New Laws on Planning and Business Investment
11/03/2025 17:00

On 29 November 2024, the National Assembly enacted Law No. 57/2024/QH15 (the "Amending Law"), introducing significant amendments to several existing laws, including the Law on Planning No. 21/2017/QH14 ("Law on Planning"), the Law on Investment No. 61/2020/QH14 ("Law on Investment"), the Law on Public-Private Partnership Investment No. 64/2020/QH14 ("PPP Law"), and the Law on Bidding No. 22/2023/QH15 ("Law on Bidding"). Effective from January 15, 2025, the Amending Law aims to address existing legal inconsistencies, enhance state management efficiency, encourage investment—particularly in public-private partnership projects—and ensure transparency and competitiveness in the bidding process. This Legal Update highlights key amendments introduced by the Amending Law.
I. Amendments to the Law on Planning
The Amending Law introduces several notable changes to the Law on Planning, particularly concerning the relationship between various plans, the responsibilities of authorities, and the funding for establishing and amending plans. A significant addition is the provision for expedited procedures for planning adjustments under specific circumstances, as outlined below:
1. Implementation of Resolutions: Adjustment procedures can be expedited when implementing resolutions from the National Assembly, the Standing Committee of the National Assembly, or the Government that pertain to national defence and security, administrative division arrangements, or nationally significant projects, resulting in changes to one or more aspects of the existing planning.
2. Conflicts Between Plans
- Higher-Level Conflicts: When a plan conflicts with a higher-level plan, adjustments can be expedited to resolve the inconsistency.

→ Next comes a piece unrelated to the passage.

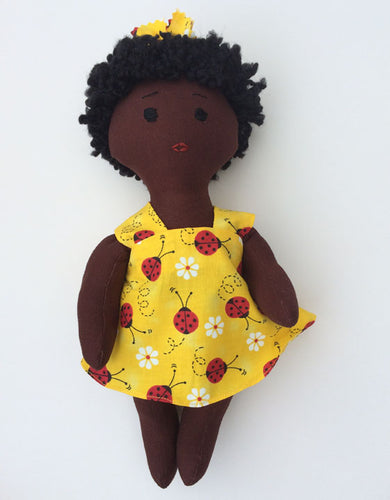 Dark brown African-American baby doll in yellow dress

- Same-Level Conflicts: Adjustments can also be expedited when there are conflicts between plans at the same level.
3. Emergency Projects or Urgent Tasks: Adjustments can be expedited when the implementation of emergency projects or urgent tasks necessitates changes in one or more aspects of the planning, as regulated by the Government.
These provisions offer substantial benefits for investors by facilitating quicker resolution of conflicts between plans, thereby streamlining project implementation and reducing potential legal uncertainties.
II. Amendments to the Law on Investment
1. Investment Support Fund
Article 2.3 of the Amending Law introduces the concept of an "Investment Support Fund," which will be financed by corporate income tax revenues (in line with global anti-base erosion tax regulations) and other lawful sources. The fund’s primary objectives are to attract strategic investors and multinational corporations by providing financial support for key investment projects, and to support domestic enterprises, particularly in sectors prioritized for investment by the government.
Through this mechanism, both domestic and foreign investors will have access to significant financial assistance for strategic and high-priority projects, reinforcing Vietnam’s commitment to fostering investment in critical industries.
2. Special Investment Procedures
The Amending Law introduces a new provision regarding "Special Investment Procedures," allowing investors to opt for streamlined investment registration processes for projects located in:
- industrial parks;
- export processing zones;
- high-tech zones;
- centralized information technology zones;
- free trade zones; or
- functional zones within economic zones.
These special procedures apply to certain high-value, technology-intensive projects, including:
- innovation centres and R&D centres;
- semiconductor and integrated circuit (IC) industry investments, including:
- technologies used in the design and manufacturing of ICs and their components; or
- printed electronics (PE), chips, and semiconductor materials; or
- high-tech projects prioritised for investment and development, including the manufacturing of products listed as "recommended high-tech products" by the Prime Minister.
Under the special investment procedures, these projects will not be required to undergo lengthy approval processes, including:
- investment policy approval;
- technology assessment;
- environmental impact assessment;
- detailed planning and construction permits; and
- approval procedures for fire prevention and firefighting.
The Investment Registration Certificate (IRC) for these projects will be expedited, with a processing timeline of 15 days from the date of submission to the management authority of the respective industrial, export processing, high-tech, or economic zone.
These flexible investment procedures significantly reduce administrative burdens for high-tech and strategic projects, making Vietnam a more attractive destination for both domestic and foreign investors in priority sectors.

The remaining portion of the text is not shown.